The Sanremo Music Festival 2016 (66° Festival della Canzone Italiana di Sanremo 2016) was the 66th annual Sanremo Music Festival, a television song contest held at the Teatro Ariston in Sanremo, Liguria, Italy  between 9 and 13 February 2016 and organised and broadcast by Radiotelevisione italiana (RAI). The show was presented by Carlo Conti, who also served as the artistic director for the competition. Conti hosted the show together with Virginia Raffaele, Mădălina Diana Ghenea and Gabriel Garko. The program was written by Carlo Conti, Ivana Sabatini, Emanuele Giovannini, Leopoldo Siano, Giona Peduzzi, Riccardo Cassini, Martino Clericetti and Mario D'Amico.

The Campioni or Big Artists section included 20 established Italian artists, competing with a song each, while 8 artists and songs competed in the Nuove Proposte or Newcomers'  section. The final for the Newcomers'  section took place on 12 February 2016 where "Amen" performed by Francesco Gabbani was selected as the winner. The final for the Big Artists section took place on 13 February 2016 where "Un giorno mi dirai" performed by Stadio was selected as the winner.

■ RECORD LIST

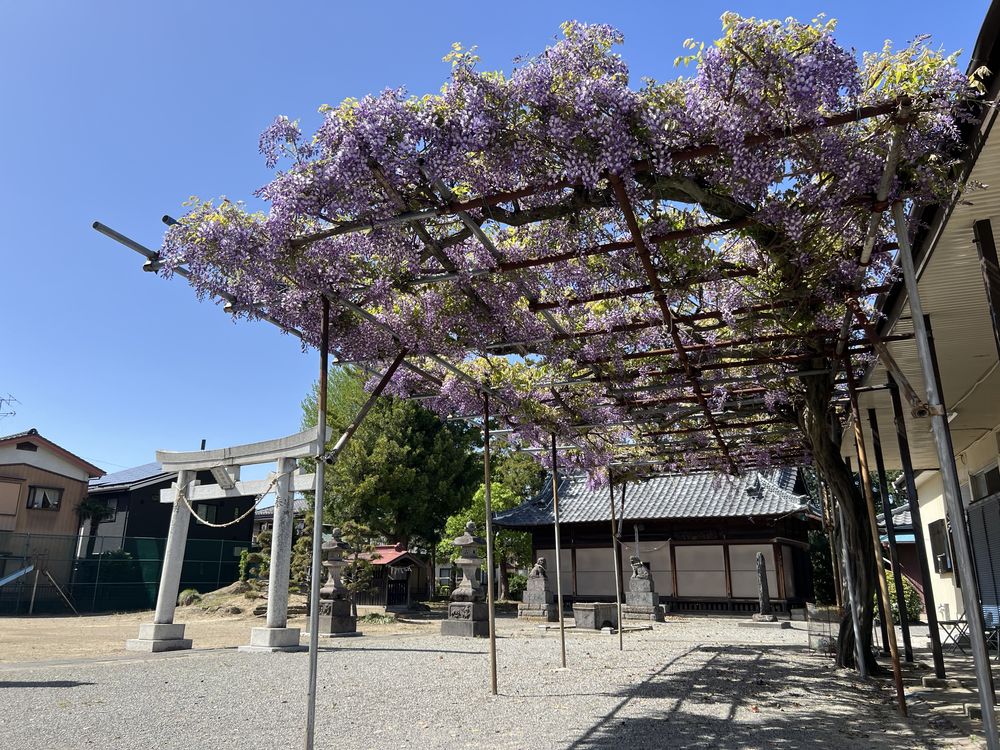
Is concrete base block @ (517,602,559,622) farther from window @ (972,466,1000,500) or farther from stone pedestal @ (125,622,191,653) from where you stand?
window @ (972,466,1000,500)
* * *
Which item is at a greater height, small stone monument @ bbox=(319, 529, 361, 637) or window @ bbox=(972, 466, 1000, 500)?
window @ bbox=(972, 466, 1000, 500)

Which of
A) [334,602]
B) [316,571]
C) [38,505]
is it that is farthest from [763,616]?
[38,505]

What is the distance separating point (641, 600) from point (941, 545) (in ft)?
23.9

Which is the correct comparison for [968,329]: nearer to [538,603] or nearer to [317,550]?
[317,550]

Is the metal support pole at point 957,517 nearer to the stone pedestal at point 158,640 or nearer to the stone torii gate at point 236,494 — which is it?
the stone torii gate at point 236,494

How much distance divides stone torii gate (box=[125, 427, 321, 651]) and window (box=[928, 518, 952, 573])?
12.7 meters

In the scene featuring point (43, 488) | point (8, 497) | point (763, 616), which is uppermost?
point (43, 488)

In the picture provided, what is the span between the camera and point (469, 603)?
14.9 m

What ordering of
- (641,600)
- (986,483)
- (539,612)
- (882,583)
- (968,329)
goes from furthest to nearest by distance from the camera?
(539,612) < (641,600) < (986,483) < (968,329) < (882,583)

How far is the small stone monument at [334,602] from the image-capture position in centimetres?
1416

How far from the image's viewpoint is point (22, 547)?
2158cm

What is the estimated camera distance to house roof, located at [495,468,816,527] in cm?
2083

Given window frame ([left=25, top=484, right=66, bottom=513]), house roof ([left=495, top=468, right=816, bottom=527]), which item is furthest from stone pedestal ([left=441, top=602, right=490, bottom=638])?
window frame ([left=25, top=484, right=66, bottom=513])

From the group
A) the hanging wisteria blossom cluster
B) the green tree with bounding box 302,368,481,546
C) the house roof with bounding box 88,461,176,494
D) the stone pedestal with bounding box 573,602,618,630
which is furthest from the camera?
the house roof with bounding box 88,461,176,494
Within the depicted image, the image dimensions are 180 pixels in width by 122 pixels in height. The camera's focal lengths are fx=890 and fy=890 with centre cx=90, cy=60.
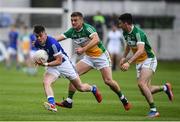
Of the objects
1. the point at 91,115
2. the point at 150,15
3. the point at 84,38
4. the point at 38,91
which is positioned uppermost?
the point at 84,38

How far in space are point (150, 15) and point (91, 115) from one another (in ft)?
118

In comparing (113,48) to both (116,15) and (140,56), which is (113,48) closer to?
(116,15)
==
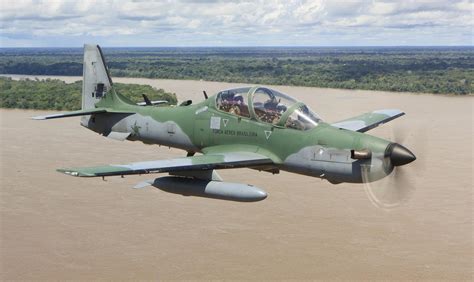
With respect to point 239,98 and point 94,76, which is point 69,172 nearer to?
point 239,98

■ WHAT TO PRODUCE
Using the passage on the Sanremo Music Festival 2016, answer the following:
1. In which theater was the festival held?
2. How many established artists competed in the Big Artists section?
3. Which song won the Big Artists section, and who performed it?

■ THE OUTPUT
1. The Teatro Ariston in Sanremo.
2. 20.
3. "Un giorno mi dirai," performed by Stadio.